* [Do this] Find every line in the following listing that contains the string "below", and copy each of those lines. Treat uppercase and lowercase letters as distinct.

START Listing

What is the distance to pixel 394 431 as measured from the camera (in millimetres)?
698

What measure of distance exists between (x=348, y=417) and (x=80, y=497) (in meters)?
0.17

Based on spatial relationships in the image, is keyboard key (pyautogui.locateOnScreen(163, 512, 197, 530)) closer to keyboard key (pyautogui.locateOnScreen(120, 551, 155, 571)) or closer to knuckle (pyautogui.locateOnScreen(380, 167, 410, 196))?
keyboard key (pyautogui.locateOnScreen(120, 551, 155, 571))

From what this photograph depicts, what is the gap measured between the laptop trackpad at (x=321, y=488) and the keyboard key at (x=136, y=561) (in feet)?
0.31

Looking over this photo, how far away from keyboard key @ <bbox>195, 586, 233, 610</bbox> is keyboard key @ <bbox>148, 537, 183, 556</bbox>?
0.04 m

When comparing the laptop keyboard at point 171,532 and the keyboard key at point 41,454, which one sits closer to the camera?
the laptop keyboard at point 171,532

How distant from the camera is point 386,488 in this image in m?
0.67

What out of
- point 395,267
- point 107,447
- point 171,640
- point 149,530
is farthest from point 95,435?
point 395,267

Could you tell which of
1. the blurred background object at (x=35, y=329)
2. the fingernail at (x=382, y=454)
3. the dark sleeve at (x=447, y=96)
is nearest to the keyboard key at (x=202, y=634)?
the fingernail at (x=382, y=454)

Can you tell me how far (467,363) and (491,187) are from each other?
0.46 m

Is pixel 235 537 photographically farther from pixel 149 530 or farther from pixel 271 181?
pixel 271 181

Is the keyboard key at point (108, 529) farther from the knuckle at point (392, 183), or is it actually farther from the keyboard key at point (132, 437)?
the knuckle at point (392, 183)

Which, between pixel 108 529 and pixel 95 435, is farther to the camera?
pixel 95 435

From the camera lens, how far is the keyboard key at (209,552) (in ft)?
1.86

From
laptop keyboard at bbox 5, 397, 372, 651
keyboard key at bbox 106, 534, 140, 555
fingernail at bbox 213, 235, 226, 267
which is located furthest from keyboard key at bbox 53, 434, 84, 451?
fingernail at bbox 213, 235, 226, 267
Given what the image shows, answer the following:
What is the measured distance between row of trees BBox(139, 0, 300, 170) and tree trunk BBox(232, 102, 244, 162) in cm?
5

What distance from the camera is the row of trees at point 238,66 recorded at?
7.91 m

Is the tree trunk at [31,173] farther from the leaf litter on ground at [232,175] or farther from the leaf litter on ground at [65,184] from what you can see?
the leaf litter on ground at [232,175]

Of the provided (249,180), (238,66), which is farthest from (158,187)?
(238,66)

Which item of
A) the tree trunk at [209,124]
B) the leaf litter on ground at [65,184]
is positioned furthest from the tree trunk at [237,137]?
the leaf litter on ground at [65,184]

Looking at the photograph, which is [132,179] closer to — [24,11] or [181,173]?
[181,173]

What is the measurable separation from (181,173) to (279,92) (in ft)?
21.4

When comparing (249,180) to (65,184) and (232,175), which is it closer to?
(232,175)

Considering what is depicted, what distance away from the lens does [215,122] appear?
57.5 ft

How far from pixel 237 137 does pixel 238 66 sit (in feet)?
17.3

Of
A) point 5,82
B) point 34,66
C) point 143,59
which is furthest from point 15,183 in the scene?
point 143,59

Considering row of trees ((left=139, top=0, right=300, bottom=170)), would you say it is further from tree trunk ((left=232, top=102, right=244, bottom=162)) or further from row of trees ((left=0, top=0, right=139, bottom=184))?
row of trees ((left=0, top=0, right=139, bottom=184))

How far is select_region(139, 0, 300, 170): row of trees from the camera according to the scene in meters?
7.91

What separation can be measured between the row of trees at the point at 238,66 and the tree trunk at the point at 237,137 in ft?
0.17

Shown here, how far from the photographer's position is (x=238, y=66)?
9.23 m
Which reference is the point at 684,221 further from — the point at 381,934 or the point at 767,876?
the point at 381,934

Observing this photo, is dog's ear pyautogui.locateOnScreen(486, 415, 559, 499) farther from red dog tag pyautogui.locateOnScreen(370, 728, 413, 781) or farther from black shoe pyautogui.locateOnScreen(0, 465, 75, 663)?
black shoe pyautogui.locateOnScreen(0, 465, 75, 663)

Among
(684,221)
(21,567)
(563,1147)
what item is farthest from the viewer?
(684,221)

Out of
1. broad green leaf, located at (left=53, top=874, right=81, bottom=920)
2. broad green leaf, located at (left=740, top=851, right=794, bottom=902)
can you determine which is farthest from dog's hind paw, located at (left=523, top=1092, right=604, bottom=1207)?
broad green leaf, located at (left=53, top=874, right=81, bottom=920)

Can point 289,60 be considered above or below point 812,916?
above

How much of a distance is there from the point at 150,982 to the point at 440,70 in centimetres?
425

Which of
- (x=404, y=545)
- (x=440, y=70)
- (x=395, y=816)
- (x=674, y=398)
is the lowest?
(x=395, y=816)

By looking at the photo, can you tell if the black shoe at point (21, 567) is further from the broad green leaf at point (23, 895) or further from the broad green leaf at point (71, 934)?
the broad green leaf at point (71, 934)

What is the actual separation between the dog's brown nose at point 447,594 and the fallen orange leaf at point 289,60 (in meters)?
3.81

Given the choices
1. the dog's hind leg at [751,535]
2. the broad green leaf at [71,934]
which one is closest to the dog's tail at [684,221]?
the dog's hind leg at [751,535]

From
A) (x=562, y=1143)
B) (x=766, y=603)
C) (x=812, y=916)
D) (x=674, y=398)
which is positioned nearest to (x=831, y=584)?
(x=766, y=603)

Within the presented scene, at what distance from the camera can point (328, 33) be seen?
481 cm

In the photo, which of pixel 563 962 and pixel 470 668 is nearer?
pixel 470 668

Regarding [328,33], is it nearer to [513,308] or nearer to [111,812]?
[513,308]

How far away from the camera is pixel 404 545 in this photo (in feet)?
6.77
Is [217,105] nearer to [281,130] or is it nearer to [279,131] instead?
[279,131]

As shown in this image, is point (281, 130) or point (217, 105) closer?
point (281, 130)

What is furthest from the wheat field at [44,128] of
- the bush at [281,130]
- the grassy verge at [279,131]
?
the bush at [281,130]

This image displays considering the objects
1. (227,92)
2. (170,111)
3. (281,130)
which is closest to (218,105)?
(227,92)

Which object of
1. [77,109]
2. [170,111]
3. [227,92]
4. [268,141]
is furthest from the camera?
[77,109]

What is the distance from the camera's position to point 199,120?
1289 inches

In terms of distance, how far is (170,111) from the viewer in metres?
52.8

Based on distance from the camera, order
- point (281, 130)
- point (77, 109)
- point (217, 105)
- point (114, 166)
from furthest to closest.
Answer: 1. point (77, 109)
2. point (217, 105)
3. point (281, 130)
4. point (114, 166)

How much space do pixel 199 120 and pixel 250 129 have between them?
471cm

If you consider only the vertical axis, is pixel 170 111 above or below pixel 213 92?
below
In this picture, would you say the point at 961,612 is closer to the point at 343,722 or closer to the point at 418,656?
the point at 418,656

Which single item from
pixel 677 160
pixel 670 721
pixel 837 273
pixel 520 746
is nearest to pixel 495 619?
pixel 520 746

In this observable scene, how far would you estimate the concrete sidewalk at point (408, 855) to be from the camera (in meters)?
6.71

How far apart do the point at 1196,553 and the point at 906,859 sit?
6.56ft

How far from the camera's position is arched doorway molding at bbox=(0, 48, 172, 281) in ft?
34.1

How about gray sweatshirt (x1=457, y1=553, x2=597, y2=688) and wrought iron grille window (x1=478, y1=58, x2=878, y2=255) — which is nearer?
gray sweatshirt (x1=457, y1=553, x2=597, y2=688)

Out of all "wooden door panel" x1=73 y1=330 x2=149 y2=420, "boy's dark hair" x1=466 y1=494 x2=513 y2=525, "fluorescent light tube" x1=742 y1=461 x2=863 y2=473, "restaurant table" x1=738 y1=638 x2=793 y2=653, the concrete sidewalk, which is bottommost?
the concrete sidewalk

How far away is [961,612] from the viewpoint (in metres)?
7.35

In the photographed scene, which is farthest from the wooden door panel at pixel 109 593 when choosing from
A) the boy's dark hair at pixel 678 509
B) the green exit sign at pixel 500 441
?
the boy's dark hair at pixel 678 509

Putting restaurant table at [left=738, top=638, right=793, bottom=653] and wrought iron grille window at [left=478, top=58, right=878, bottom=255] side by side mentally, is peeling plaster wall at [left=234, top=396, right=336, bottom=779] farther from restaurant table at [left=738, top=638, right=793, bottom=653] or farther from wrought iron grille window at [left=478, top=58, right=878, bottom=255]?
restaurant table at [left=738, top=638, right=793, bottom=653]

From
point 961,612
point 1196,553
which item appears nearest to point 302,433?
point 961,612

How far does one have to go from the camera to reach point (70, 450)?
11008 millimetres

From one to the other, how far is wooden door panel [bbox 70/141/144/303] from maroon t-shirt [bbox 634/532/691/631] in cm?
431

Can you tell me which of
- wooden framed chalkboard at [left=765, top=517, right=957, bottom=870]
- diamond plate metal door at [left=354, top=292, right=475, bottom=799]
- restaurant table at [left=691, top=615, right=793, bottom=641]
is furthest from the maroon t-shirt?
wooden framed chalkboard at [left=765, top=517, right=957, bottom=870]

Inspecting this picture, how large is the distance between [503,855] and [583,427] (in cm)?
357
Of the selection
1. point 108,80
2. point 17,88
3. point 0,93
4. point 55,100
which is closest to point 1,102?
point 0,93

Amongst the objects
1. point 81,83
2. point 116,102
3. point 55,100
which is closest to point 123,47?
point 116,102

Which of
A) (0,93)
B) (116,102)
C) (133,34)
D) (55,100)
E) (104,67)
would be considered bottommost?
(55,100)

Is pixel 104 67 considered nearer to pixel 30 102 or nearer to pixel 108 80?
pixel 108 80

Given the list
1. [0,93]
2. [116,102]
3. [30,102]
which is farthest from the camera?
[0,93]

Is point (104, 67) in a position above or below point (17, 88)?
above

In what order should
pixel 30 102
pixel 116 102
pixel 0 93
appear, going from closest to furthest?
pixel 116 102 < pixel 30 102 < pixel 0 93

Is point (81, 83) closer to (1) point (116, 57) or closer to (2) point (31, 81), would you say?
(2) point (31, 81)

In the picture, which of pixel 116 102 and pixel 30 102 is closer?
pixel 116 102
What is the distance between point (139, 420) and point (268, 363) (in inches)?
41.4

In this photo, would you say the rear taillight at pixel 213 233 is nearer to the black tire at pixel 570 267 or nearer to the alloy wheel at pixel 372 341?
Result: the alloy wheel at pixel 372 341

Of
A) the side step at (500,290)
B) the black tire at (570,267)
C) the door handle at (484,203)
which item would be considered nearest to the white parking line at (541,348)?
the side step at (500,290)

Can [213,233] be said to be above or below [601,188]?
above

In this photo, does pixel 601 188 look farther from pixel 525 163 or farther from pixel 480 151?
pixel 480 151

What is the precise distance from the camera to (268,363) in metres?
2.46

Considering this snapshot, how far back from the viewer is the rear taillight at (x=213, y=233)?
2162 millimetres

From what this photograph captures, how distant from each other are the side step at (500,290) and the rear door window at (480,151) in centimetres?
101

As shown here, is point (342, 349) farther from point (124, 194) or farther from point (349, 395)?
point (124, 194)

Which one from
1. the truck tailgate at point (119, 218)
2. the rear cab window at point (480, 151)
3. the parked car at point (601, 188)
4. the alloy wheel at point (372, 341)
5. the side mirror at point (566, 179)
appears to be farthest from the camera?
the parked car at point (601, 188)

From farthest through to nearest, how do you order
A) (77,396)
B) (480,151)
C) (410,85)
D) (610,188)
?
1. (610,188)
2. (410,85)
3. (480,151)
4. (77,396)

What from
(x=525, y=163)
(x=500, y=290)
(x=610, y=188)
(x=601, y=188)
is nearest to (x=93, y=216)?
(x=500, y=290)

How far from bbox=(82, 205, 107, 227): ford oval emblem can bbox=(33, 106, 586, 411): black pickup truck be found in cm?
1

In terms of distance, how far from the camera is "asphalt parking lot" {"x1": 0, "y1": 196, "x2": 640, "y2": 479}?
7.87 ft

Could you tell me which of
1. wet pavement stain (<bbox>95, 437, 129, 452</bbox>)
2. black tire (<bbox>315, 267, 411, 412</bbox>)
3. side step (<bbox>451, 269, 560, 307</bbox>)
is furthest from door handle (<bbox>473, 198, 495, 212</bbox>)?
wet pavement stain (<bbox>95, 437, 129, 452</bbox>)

END Listing

* [Expected answer]
Can point 289,60 be considered above or below point 812,916?
If you consider only the vertical axis, is pixel 170 111 above or below pixel 213 92?
below
Is point (104, 67) in a position above or below point (17, 88)?
Can [213,233] be said to be above or below [601,188]?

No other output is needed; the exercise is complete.